Influenza virus
Influenza virus cells, high-lighted through a florescent microscope, are identified during tests at the World Health Organization (WHO) National Influenza Center in Bangkok on October 21, 2005. Thailand awaited test results on another suspected bird flu case on Friday after a resurgence of the killer virus in Asia, although Indonesian fears the H5N1 strain was mutating eased as a father and son proved negative. Reuters/Adrees Latif

A team of Australian researchers will use software “agents” modelled on real-life individuals to develop high-precision computer models that can predict where or when an epidemic may strike.

By simulating interactions of these “agents” with work, study and other activities, it is possible to trace how a specific outbreak, originated at a particular point, may develop over time, according to the University of Sydney team.

The software “agents” will be constructed using information from the Australian Census, says study leader Professor Mikhail Prokopenko, who is the Complex Systems Research Group director at the university’s School of Civil Engineering. They will have attributes typical of any individual, such as age, gender, household status, occupation, and sector of employment, as well as a set of health characteristics including the susceptibility and immunity to diseases.

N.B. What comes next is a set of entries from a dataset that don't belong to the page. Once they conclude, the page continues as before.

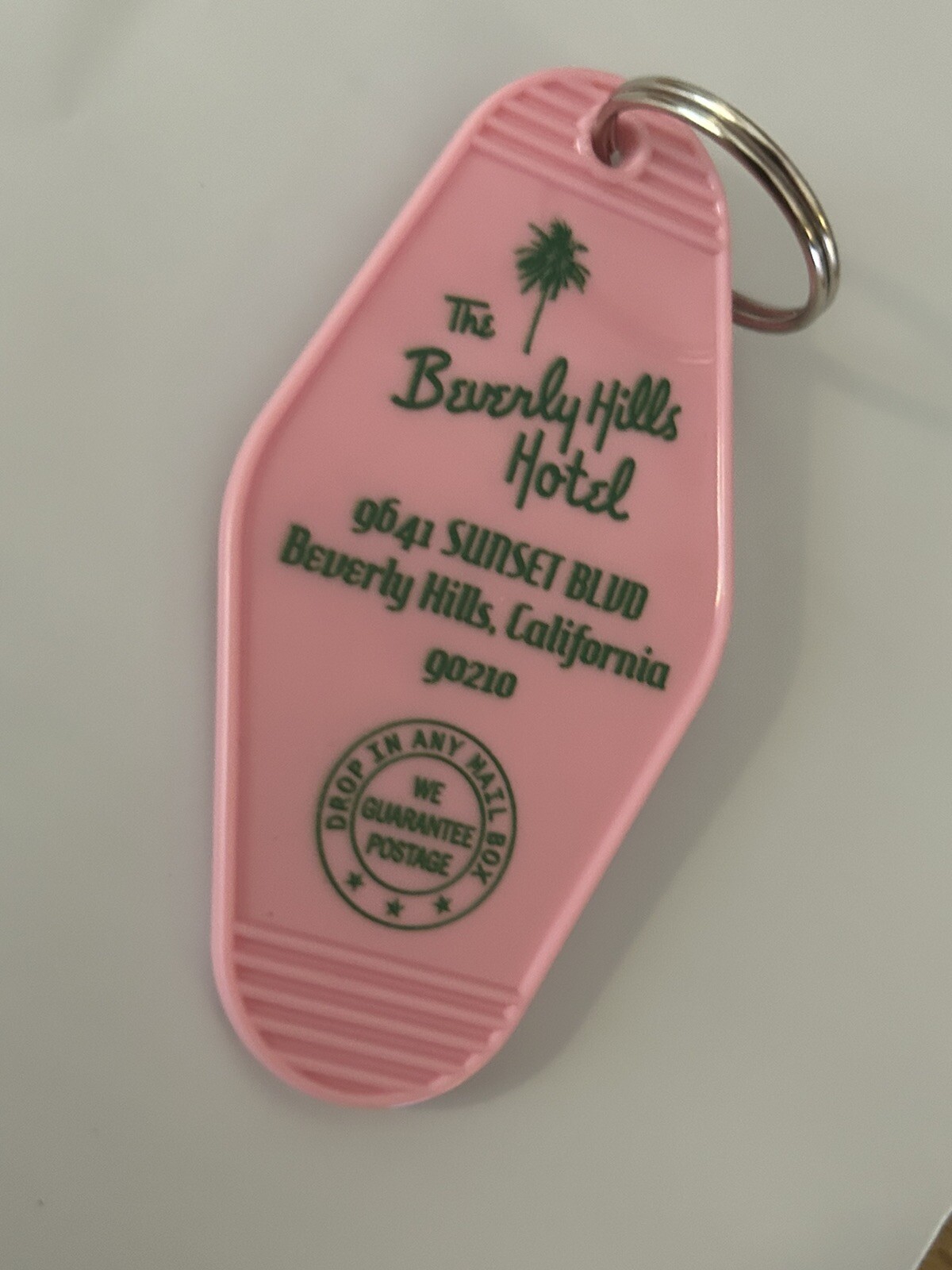 Pink Beverly Hills Hotel Keytag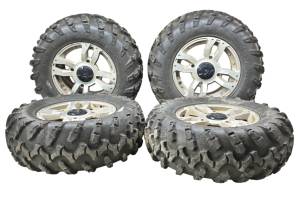 Polaris - 09 Polaris Sportsman 850 XP 4x4 Front & Rear Wheels Rims & Tires 27X9-14 27X11-14 4/156 - Image 1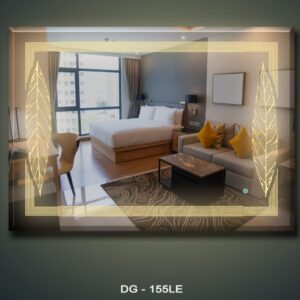 (18×24 Mirror Size), Wall Mount Rectangular Led Mirror for Bathroom & Bedroom, Mirror with Light, Touch Sensor Controlled with 3 Colour Lights and Brightness Adjustable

“We want to improve the accuracy of modern epidemiological models. We are aiming to integrate large-scale datasets and the explicit computer simulation of entire populations down to the scale of a single individual,” Prokopenko says.

The team will build the software “agents” with hypothetical scenarios to improve the forecasting of a developing epidemic. By running multiple computer simulations while varying the sources of infection, it is possible to estimate the average social and health impact, as well as focus on specific pathways and patterns of epidemics, explains Professor Pip Pattison, Deputy Vice Chancellor and co-researcher on the project.

“This is very important for a detailed understanding of how diseases may spread in varying circumstances and localities, and for identifying the best ways to locate and curtail the epidemics,” says Pattinson, the specialist in the development and application of mathematical and statistical models for social networks and network processes.

Pattison notes that a recent study estimated the cost of influenza in Australia between $828 million and $884 million per year. This project will provide valuable inputs to estimation and advance planning of required resources, such as hospital beds, vaccinations and transport, he says.

According to Pattinson, the team will specifically aim to develop a computationally efficient large-scale simulation model of disease diffusion on a national-level for Australia.

The project is part of the university’s Complex Systems, a new approach to science, engineering, health and management that studies how relationships between parts give rise to the collective emergent behaviours of the entire system, and how the system interacts with its environment.

In September 2015, a study led by researchers at Harvard T.H. Chan School of Public Health revealed that mobile phone records can be used to predict the geographical spread and timing of an epidemic, particularly dengue fever. Utilising data from a large dengue outbreak in Pakistan in 2013, the largest data set of mobile phone records ever analysed to estimate human mobility, the researchers developed an innovative model that can predict epidemics and provide critical early warning to policy makers.